Wednesday, Sept. 28 -
The Zeta Alpha chapter of Alpha Phi Alpha hosted their second Black Man’s Think Tank of the year Wednesday, Sept. 28.
The topic, a look at the correlations of race and the death penalty, was one that has risen in notoriety due to the recent execution of Troy Davis. In fact, Davis’s execution was used as the lightning rod to spark further discussion on the issue at the event.
The night began with a timeline of the known facts of the Troy Davis case and a presentation from Paul Litton and David Mitchell from the School of Law on the legal procedures of the case. After the presentations, the floor was opened up to those in attendance to ask questions and further discuss the facts and statistics of the case. That initial info, in sophomore Jordan Williams’ opinion, was instrumental in providing for balanced responses.
“I didn’t expect it to be as productive as it was but it was because of the professors,” Williams said. “I think getting a perspective from the professionals provided more depth to the event.”
From the onset, senior Jamal Andress made it known that he intended everything that was deliberated on to be rooted in fact.
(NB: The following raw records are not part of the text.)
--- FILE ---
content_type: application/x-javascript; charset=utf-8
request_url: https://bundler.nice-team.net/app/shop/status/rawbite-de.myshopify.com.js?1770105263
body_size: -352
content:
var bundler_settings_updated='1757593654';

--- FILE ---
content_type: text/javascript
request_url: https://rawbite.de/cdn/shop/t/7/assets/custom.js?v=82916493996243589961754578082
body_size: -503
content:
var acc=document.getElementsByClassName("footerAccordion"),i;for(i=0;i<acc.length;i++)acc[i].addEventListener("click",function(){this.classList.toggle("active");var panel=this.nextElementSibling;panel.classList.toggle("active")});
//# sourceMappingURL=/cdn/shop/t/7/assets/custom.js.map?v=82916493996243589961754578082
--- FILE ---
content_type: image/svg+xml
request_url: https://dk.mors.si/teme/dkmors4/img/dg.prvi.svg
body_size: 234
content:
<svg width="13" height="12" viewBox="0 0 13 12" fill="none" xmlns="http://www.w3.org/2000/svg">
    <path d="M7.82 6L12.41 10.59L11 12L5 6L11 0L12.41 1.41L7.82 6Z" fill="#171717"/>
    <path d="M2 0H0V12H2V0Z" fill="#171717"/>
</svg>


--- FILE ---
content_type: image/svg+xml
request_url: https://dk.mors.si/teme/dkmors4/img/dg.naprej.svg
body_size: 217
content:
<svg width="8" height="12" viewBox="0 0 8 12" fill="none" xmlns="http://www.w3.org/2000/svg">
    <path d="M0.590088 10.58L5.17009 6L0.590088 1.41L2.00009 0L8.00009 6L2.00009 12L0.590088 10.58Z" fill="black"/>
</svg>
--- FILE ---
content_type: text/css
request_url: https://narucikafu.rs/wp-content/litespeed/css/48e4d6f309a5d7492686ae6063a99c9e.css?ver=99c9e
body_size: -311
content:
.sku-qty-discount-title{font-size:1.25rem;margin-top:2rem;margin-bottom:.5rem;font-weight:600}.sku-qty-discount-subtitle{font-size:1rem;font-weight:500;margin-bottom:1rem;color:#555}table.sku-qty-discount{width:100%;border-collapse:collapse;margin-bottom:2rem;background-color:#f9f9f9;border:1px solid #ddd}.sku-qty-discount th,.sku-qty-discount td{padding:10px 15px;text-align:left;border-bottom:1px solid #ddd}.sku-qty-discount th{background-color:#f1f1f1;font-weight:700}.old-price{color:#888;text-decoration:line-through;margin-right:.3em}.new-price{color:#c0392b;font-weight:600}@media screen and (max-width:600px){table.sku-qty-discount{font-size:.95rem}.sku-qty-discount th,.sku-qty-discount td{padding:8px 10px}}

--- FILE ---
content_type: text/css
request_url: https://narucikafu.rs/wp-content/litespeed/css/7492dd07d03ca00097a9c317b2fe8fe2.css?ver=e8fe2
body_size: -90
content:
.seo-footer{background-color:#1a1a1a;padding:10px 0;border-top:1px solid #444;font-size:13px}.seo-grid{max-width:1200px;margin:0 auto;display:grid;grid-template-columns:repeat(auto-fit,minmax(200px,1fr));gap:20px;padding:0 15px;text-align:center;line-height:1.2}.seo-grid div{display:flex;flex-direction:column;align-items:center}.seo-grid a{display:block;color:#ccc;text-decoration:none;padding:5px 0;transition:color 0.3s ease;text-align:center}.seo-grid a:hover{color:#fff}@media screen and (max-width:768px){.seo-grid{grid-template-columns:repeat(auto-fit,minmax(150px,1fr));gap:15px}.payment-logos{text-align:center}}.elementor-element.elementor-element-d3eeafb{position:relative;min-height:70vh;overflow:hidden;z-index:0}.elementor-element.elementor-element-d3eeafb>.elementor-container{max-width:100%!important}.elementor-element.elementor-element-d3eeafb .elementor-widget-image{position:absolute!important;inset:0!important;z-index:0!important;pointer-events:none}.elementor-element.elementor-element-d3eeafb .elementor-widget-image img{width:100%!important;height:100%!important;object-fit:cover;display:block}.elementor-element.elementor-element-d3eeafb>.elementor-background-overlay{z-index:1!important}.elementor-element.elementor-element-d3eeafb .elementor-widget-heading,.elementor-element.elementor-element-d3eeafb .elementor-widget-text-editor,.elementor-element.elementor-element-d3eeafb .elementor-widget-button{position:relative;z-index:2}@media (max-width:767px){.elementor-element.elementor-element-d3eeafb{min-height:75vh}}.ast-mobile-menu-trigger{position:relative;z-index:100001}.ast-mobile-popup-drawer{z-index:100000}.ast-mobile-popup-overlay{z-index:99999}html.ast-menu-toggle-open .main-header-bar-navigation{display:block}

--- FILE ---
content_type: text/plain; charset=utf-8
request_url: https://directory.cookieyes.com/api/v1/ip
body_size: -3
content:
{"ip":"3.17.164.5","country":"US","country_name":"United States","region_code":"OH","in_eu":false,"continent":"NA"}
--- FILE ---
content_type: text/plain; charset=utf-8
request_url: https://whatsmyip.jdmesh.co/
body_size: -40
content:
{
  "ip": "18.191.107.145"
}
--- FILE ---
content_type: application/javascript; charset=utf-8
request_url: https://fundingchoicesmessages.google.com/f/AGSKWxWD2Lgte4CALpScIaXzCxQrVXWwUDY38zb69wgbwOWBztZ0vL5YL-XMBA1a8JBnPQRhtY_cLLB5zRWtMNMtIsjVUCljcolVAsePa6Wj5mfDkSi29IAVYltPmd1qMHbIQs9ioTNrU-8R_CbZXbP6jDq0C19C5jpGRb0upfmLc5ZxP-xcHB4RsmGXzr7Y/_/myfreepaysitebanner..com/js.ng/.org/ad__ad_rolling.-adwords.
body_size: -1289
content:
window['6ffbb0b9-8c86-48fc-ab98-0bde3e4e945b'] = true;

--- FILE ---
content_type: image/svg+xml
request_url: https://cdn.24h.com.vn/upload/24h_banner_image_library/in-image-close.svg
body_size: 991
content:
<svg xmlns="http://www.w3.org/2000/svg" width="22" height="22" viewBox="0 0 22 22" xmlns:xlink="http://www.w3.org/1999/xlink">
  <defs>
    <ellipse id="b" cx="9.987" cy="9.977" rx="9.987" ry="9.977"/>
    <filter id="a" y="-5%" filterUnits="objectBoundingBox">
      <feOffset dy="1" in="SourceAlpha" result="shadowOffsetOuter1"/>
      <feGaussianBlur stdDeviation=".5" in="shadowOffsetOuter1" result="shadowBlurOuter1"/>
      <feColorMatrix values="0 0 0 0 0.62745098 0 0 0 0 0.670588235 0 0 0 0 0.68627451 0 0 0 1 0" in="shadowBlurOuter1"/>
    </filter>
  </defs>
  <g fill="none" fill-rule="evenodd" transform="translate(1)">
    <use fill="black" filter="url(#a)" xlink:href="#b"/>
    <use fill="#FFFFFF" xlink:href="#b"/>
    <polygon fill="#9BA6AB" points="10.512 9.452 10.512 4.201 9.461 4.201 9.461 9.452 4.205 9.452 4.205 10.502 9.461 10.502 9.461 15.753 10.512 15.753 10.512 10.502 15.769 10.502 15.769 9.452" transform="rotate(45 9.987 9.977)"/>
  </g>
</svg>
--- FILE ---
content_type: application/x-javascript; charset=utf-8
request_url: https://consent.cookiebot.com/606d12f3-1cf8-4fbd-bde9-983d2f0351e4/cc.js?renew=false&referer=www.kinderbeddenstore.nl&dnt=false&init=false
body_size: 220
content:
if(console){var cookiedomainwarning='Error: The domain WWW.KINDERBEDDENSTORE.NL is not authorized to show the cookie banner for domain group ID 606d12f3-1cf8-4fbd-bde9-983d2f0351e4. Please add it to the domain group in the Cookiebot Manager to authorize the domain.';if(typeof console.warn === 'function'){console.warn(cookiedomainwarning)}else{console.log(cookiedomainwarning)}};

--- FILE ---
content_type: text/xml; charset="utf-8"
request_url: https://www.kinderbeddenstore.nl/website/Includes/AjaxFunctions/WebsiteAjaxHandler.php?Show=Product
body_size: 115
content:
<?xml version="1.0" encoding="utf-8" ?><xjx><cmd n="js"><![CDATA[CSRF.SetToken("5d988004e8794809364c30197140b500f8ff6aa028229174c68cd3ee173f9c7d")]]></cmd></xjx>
It was something sophomore Chris Blackwell appreciated and claimed isn’t always a staple in forums like these.
“Usually when an event like that happens here everything is opinion-based,” Blackwell said.
Mitchell and Litton’s presence produced questions that might not have been asked without their knowledge of the inner workings of the legal system. For instance, the fact that Davis was considered guilty until proven innocent came as a news flash to a majority of the students.
“Before I heard the professor’s perspective, I definitely questioned the reasonable doubt factor,” Williams said.
The professors also explained how Georgia’s Supreme Court policy on recanted testimonies played a role. The information ran the gamut from the aggravating factors of a cop being killed to the disproportionate rate of pushing for the death penalty based on the victim’s race.
“It really opened hopefully more than just my eyes on how the law works,” Blackwell said.
But the night wasn’t limited to just charts and graphs.
“What ultimately made it effective was that we didn’t just leave the issues on the table,” Williams said.
After the opportunity to bounce around ideas and opinions passed, Andress steered the conversation towards possible solutions. Representatives of the NAACP and the Legion of Black Collegians were present in case anyone wanted to get involved. But the first solution, and the one reiterated, was simply to stay educated and informed.
“I feel like I’ll get more educated and pass the information down to the next generation,” Blackwell said.
Making sure the flow of knowledge doesn’t become stagnant was another point of emphasis Andress focused on. The importance of making sure this tank of ideas boils over and flows into the community was expressed. But for now, it seems as if the Think Tank served it’s purpose in providing an informative forum.